No verão circulo um tanto mais pela serra e pelo litoral. Como faço há uns tantos anos, passei o réveillon com a família em Campos do Jordão. Não tivemos muita chuva, talvez um pouco mais do que no ano passado. Deu para passear naquele encanto de cidade. Estava bem lotada, tanto quanto só tinha visto ali no inverno. Restaurantes cheios. E, logo ao chegar, me distraí, levei um forte tombo. Escorreguei numa escada de pedra e tive meus ferimentos no braço e na perna. Não fraturei nada, felizmente. Porem sabemos que incomoda bastante, dói, o que nos reduz seu tanto e atrapalha. Mas, em princípio, não quero mudar meus projetos para o ano que vem. Tentarei me cuid ar um pouco melhor.
Mas neste verão a coisa anda certamente mais complicada um pouco. Pode ser que a idade me imponha uns bons limites no seu tanto, mas andar entre calor extremo e chuva forte é sempre mais complicado. E a gente acaba estranhando um bom tanto por onde circulamos. Coisa complicada para paulistas. Somos viciados em meio termo. Agora, neste verão, temos de ligar o ar-condicionado, onde tem, ventilador e por aí vai. Em Suzano, onde nunca passei por 35º C, a gente agora fica meio atrapalhado com o tempo tão quente. É bem estranho, mas nos afetou bastante a vida. No litoral paulista teve lugares que se aproximaram dos tais 40º C. Costumo descer regularmente nesses últimos cinquenta anos. Morei em Santos na adolescência, nunca vi isso. Verdade, o mundo está mudando. Mudando muito e rápido e forte. Não sei fingir que não estou percebendo isso tudo.
As novas gerações vão enfrentando assas diferenças de modo diverso da minha. Essas alterações já se faziam perceptíveis nos últimos anos. Mas agora tudo parece que está estabelecido. As praias paulistas estão bem mais parecidas com as cariocas. Muito cheias, e com costumes um tanto não recomendáveis.
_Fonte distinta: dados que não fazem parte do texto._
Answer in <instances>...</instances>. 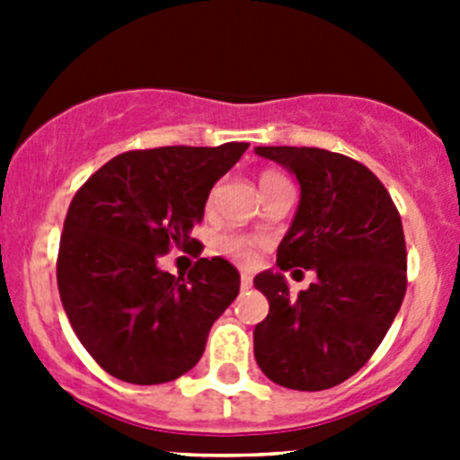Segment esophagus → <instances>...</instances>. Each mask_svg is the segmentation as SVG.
Instances as JSON below:
<instances>
[{
    "instance_id": "esophagus-1",
    "label": "esophagus",
    "mask_w": 460,
    "mask_h": 460,
    "mask_svg": "<svg viewBox=\"0 0 460 460\" xmlns=\"http://www.w3.org/2000/svg\"><path fill=\"white\" fill-rule=\"evenodd\" d=\"M252 285H253V278L249 276V273H243V276H240V289H252Z\"/></svg>"
}]
</instances>
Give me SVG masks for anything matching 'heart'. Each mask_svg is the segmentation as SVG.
Returning a JSON list of instances; mask_svg holds the SVG:
<instances>
[{
	"instance_id": "b5f03b06",
	"label": "heart",
	"mask_w": 460,
	"mask_h": 460,
	"mask_svg": "<svg viewBox=\"0 0 460 460\" xmlns=\"http://www.w3.org/2000/svg\"><path fill=\"white\" fill-rule=\"evenodd\" d=\"M278 180H282L280 173H276V171H264V173L260 175V189H267L269 184L278 182ZM217 244H220L222 253L238 260V262L249 264L253 262V258H256V249L260 247V240L249 238V235H240V234H226L222 235Z\"/></svg>"
}]
</instances>
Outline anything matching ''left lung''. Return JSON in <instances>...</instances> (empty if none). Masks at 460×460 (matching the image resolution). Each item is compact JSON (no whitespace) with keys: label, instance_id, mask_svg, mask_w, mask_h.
<instances>
[{"label":"left lung","instance_id":"obj_1","mask_svg":"<svg viewBox=\"0 0 460 460\" xmlns=\"http://www.w3.org/2000/svg\"><path fill=\"white\" fill-rule=\"evenodd\" d=\"M296 175L300 204L278 247V267L314 268L319 280L291 296L279 271L253 285L269 314L253 329V354L282 387L320 392L372 358L407 289V252L396 204L378 178L341 153L256 146Z\"/></svg>","mask_w":460,"mask_h":460}]
</instances>
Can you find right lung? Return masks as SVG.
Wrapping results in <instances>:
<instances>
[{
	"label": "right lung",
	"instance_id": "right-lung-1",
	"mask_svg": "<svg viewBox=\"0 0 460 460\" xmlns=\"http://www.w3.org/2000/svg\"><path fill=\"white\" fill-rule=\"evenodd\" d=\"M247 148L226 142L128 151L75 193L59 240V298L104 372L160 385L202 358L208 329L240 291L238 269L225 258H200L187 278H175L157 258L171 247H200L191 229L213 184Z\"/></svg>",
	"mask_w": 460,
	"mask_h": 460
}]
</instances>
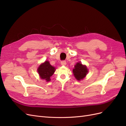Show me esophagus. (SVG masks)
<instances>
[{"instance_id": "esophagus-1", "label": "esophagus", "mask_w": 126, "mask_h": 126, "mask_svg": "<svg viewBox=\"0 0 126 126\" xmlns=\"http://www.w3.org/2000/svg\"><path fill=\"white\" fill-rule=\"evenodd\" d=\"M61 64H62V66H66V61H62V62H61Z\"/></svg>"}]
</instances>
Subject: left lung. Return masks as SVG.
I'll return each mask as SVG.
<instances>
[{"label":"left lung","instance_id":"8db88e82","mask_svg":"<svg viewBox=\"0 0 126 126\" xmlns=\"http://www.w3.org/2000/svg\"><path fill=\"white\" fill-rule=\"evenodd\" d=\"M72 71L76 79L78 80H81L86 77L88 72V69L86 66L83 65L81 63H77L75 64Z\"/></svg>","mask_w":126,"mask_h":126}]
</instances>
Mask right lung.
Returning a JSON list of instances; mask_svg holds the SVG:
<instances>
[{
    "instance_id": "add662e5",
    "label": "right lung",
    "mask_w": 126,
    "mask_h": 126,
    "mask_svg": "<svg viewBox=\"0 0 126 126\" xmlns=\"http://www.w3.org/2000/svg\"><path fill=\"white\" fill-rule=\"evenodd\" d=\"M55 70V68L52 66L48 61H45L37 69L40 78L45 80L47 82L50 81L51 76L54 74Z\"/></svg>"
}]
</instances>
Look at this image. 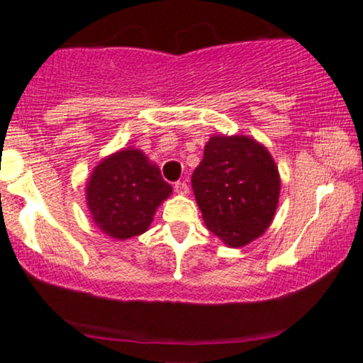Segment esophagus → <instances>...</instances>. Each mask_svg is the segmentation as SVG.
Segmentation results:
<instances>
[{
  "label": "esophagus",
  "mask_w": 363,
  "mask_h": 363,
  "mask_svg": "<svg viewBox=\"0 0 363 363\" xmlns=\"http://www.w3.org/2000/svg\"><path fill=\"white\" fill-rule=\"evenodd\" d=\"M174 191H177L178 195L189 194V185H186V182H177V183H174Z\"/></svg>",
  "instance_id": "1"
}]
</instances>
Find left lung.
Masks as SVG:
<instances>
[{
  "instance_id": "1",
  "label": "left lung",
  "mask_w": 363,
  "mask_h": 363,
  "mask_svg": "<svg viewBox=\"0 0 363 363\" xmlns=\"http://www.w3.org/2000/svg\"><path fill=\"white\" fill-rule=\"evenodd\" d=\"M203 223L224 245L246 246L274 220L280 174L263 144L248 135H212L191 174Z\"/></svg>"
}]
</instances>
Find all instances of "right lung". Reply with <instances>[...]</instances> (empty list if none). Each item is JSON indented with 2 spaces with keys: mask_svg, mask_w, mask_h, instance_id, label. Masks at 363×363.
<instances>
[{
  "mask_svg": "<svg viewBox=\"0 0 363 363\" xmlns=\"http://www.w3.org/2000/svg\"><path fill=\"white\" fill-rule=\"evenodd\" d=\"M172 185L143 151L125 147L95 166L86 183V203L98 228L115 240L146 233Z\"/></svg>",
  "mask_w": 363,
  "mask_h": 363,
  "instance_id": "right-lung-1",
  "label": "right lung"
}]
</instances>
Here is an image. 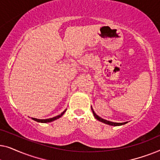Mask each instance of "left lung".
<instances>
[{
  "instance_id": "left-lung-1",
  "label": "left lung",
  "mask_w": 160,
  "mask_h": 160,
  "mask_svg": "<svg viewBox=\"0 0 160 160\" xmlns=\"http://www.w3.org/2000/svg\"><path fill=\"white\" fill-rule=\"evenodd\" d=\"M92 113L94 114V117H95V119H97L98 121L101 122H103L105 124H109V125H111V126H120V125H122V124H124L126 123H128V122H123V123H117V122H110V121H107L106 119H102V118H100L99 116H98L96 113H95V111L92 108Z\"/></svg>"
}]
</instances>
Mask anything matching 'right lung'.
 I'll use <instances>...</instances> for the list:
<instances>
[{
	"instance_id": "1",
	"label": "right lung",
	"mask_w": 160,
	"mask_h": 160,
	"mask_svg": "<svg viewBox=\"0 0 160 160\" xmlns=\"http://www.w3.org/2000/svg\"><path fill=\"white\" fill-rule=\"evenodd\" d=\"M67 109H65V110L63 111L62 113H61L60 115L57 116V117H54L53 118H50V119H36V118H32V120H34V121L36 122H41V123H47V122H53L54 120L59 119V118L62 117V116L64 114V113L66 111Z\"/></svg>"
}]
</instances>
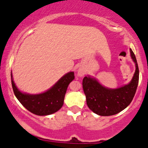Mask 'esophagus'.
<instances>
[{
    "mask_svg": "<svg viewBox=\"0 0 148 148\" xmlns=\"http://www.w3.org/2000/svg\"><path fill=\"white\" fill-rule=\"evenodd\" d=\"M84 74H85V71H84V70H83L82 68L78 69V75H79V76H82V75H84Z\"/></svg>",
    "mask_w": 148,
    "mask_h": 148,
    "instance_id": "1",
    "label": "esophagus"
}]
</instances>
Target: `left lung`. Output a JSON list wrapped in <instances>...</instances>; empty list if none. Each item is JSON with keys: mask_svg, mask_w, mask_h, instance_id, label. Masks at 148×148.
I'll list each match as a JSON object with an SVG mask.
<instances>
[{"mask_svg": "<svg viewBox=\"0 0 148 148\" xmlns=\"http://www.w3.org/2000/svg\"><path fill=\"white\" fill-rule=\"evenodd\" d=\"M131 56L135 62L136 70L132 81L116 89L102 86L97 80L90 77L83 79V88L89 109L102 116L115 115L124 110L132 102L139 83V67L136 57L132 49Z\"/></svg>", "mask_w": 148, "mask_h": 148, "instance_id": "left-lung-1", "label": "left lung"}]
</instances>
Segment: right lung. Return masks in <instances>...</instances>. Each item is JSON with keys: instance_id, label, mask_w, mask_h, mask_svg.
<instances>
[{"instance_id": "obj_1", "label": "right lung", "mask_w": 148, "mask_h": 148, "mask_svg": "<svg viewBox=\"0 0 148 148\" xmlns=\"http://www.w3.org/2000/svg\"><path fill=\"white\" fill-rule=\"evenodd\" d=\"M12 76L14 93L20 103L29 112L38 115H47L54 113L62 107L64 95L68 85L75 79L73 72L64 75L54 86L43 94L31 95L23 94L15 86Z\"/></svg>"}]
</instances>
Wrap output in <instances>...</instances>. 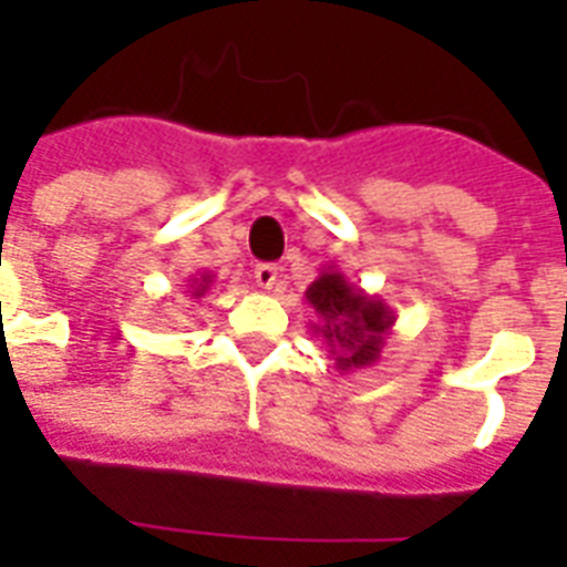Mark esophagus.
<instances>
[{"mask_svg":"<svg viewBox=\"0 0 567 567\" xmlns=\"http://www.w3.org/2000/svg\"><path fill=\"white\" fill-rule=\"evenodd\" d=\"M276 279H279V267H276V265H258L256 267V285H258V288L270 291V288L276 285Z\"/></svg>","mask_w":567,"mask_h":567,"instance_id":"obj_1","label":"esophagus"}]
</instances>
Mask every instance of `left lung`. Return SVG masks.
<instances>
[{"mask_svg":"<svg viewBox=\"0 0 567 567\" xmlns=\"http://www.w3.org/2000/svg\"><path fill=\"white\" fill-rule=\"evenodd\" d=\"M306 302L318 315L311 332L327 344L338 373L362 371L377 362L396 320L385 300L355 288L338 265L329 261L306 288Z\"/></svg>","mask_w":567,"mask_h":567,"instance_id":"1","label":"left lung"}]
</instances>
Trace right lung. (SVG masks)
<instances>
[{
    "mask_svg": "<svg viewBox=\"0 0 567 567\" xmlns=\"http://www.w3.org/2000/svg\"><path fill=\"white\" fill-rule=\"evenodd\" d=\"M212 282H214L212 270H203V274L190 276V279H188L190 300H203L205 293H208V288H212Z\"/></svg>",
    "mask_w": 567,
    "mask_h": 567,
    "instance_id": "obj_1",
    "label": "right lung"
}]
</instances>
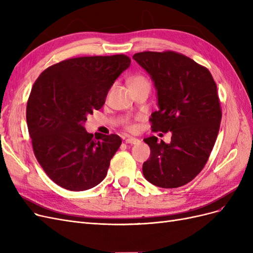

Não só com músicas muito altas, agora já impedidas pela polícia, mas também com o descarte de lixo. Os pets de há muito são proibidos nas areias, quem já pegou o bicho-geográfico na própria pele sabe bem do problema. Mas, alguns tentam ainda enfrentar tais problemas negativamente.
Daqui a pouco chega o carnaval, e muitos vão trazê-lo a sua praia. Ou levá-lo para a montanha, se for o caso. Quem gosta vai vivê-lo. Quem não gosta tente escapar, se conseguir.
Aliás, falando disso, Suzano há uns quarenta, cinquenta anos, tinha um bom e belo carnaval. Fui jurado em muitas vezes. Como esquecer da perda do querido Xavier, com a sua criação do bloco das “Viúvas Virgens”. Um líder!
Na minha cabeça, creio que ainda há público e participantes para voltarem os desfiles de blocos e escolas de samba na nossa cidade. Tínhamos belas plateias. Vale fazer uma pesquisa e sabermos mais. Sempre tem patrocinadores para isso. Vale testar, não só as autoridades, mas também a sociedade, que se manifestem a respeito. Estamos no meio do verão, mais um mês e meio e essa bela estação vai embora (ou continua, ninguém sabe...). Deixemos alguns sinais de que somos envolvidos por nosso país tropical. Continuemos encantados.